((

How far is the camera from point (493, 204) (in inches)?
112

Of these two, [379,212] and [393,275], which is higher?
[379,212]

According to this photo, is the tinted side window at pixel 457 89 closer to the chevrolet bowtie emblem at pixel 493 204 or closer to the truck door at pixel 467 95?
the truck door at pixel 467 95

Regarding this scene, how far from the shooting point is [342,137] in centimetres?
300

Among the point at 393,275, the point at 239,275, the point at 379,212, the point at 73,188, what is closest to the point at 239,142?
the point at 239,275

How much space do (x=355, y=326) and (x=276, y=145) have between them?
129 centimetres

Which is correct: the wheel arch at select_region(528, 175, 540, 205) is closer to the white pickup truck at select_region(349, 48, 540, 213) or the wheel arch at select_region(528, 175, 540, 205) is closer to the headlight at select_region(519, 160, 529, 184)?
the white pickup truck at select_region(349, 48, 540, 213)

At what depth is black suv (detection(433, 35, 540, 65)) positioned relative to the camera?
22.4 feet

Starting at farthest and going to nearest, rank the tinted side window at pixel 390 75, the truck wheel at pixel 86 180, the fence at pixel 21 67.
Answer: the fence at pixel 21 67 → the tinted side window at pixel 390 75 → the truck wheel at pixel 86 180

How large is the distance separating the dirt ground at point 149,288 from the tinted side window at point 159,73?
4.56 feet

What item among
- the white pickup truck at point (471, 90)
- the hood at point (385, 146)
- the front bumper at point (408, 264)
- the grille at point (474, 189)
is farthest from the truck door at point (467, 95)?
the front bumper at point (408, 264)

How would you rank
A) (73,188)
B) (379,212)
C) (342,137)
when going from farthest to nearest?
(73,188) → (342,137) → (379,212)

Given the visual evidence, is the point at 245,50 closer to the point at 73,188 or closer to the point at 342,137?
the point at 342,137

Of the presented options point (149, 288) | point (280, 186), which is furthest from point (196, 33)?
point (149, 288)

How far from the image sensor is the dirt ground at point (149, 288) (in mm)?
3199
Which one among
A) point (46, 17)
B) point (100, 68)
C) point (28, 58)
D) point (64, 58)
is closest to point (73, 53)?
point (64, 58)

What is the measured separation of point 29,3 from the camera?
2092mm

))

**GIVEN INSTRUCTION:**
Rewrite all of the lines above with "image sensor" replaced by "camera lens" and everything else left the same.

**SOLUTION TO THIS TASK:**
How far is the camera from point (493, 204) (in inches)?
112

Of these two, [379,212] and [393,275], which is higher?
[379,212]

According to this photo, is the tinted side window at pixel 457 89 closer to the chevrolet bowtie emblem at pixel 493 204 or closer to the truck door at pixel 467 95?
the truck door at pixel 467 95

Regarding this scene, how far from the shooting point is [342,137] in centimetres?
300

Among the point at 393,275, the point at 239,275, the point at 379,212, the point at 73,188, what is closest to the point at 239,142?
the point at 239,275

How much space do (x=355, y=326) and (x=276, y=145) have between them?
129 centimetres

Which is correct: the wheel arch at select_region(528, 175, 540, 205) is closer to the white pickup truck at select_region(349, 48, 540, 213) or the wheel arch at select_region(528, 175, 540, 205) is closer to the headlight at select_region(519, 160, 529, 184)?
the white pickup truck at select_region(349, 48, 540, 213)

At what depth is black suv (detection(433, 35, 540, 65)) positioned relative to the camera?
22.4 feet

Starting at farthest and going to nearest, rank the tinted side window at pixel 390 75, the truck wheel at pixel 86 180, the fence at pixel 21 67.
Answer: the fence at pixel 21 67 → the tinted side window at pixel 390 75 → the truck wheel at pixel 86 180

How large is the distance separating the dirt ground at point 149,288 from the tinted side window at point 159,73?
4.56 feet

What item among
- the white pickup truck at point (471, 90)
- the hood at point (385, 146)
- the front bumper at point (408, 264)
- the grille at point (474, 189)
is farthest from the truck door at point (467, 95)?
the front bumper at point (408, 264)

How would you rank
A) (73,188)
B) (379,212)
C) (342,137)
when going from farthest to nearest?
(73,188) → (342,137) → (379,212)

Given the visual evidence, is the point at 245,50 closer to the point at 73,188 or closer to the point at 342,137?
the point at 342,137

Of the presented options point (149, 288) | point (280, 186), which is furthest from point (196, 33)?
point (149, 288)

How far from the camera lens is the dirt ground at point (149, 288) (in mm)?
3199
Which one among
A) point (46, 17)
B) point (100, 68)
C) point (28, 58)
D) point (64, 58)
is closest to point (73, 53)?
point (64, 58)

What is the measured separation of point 29,3 from the camera?
2092mm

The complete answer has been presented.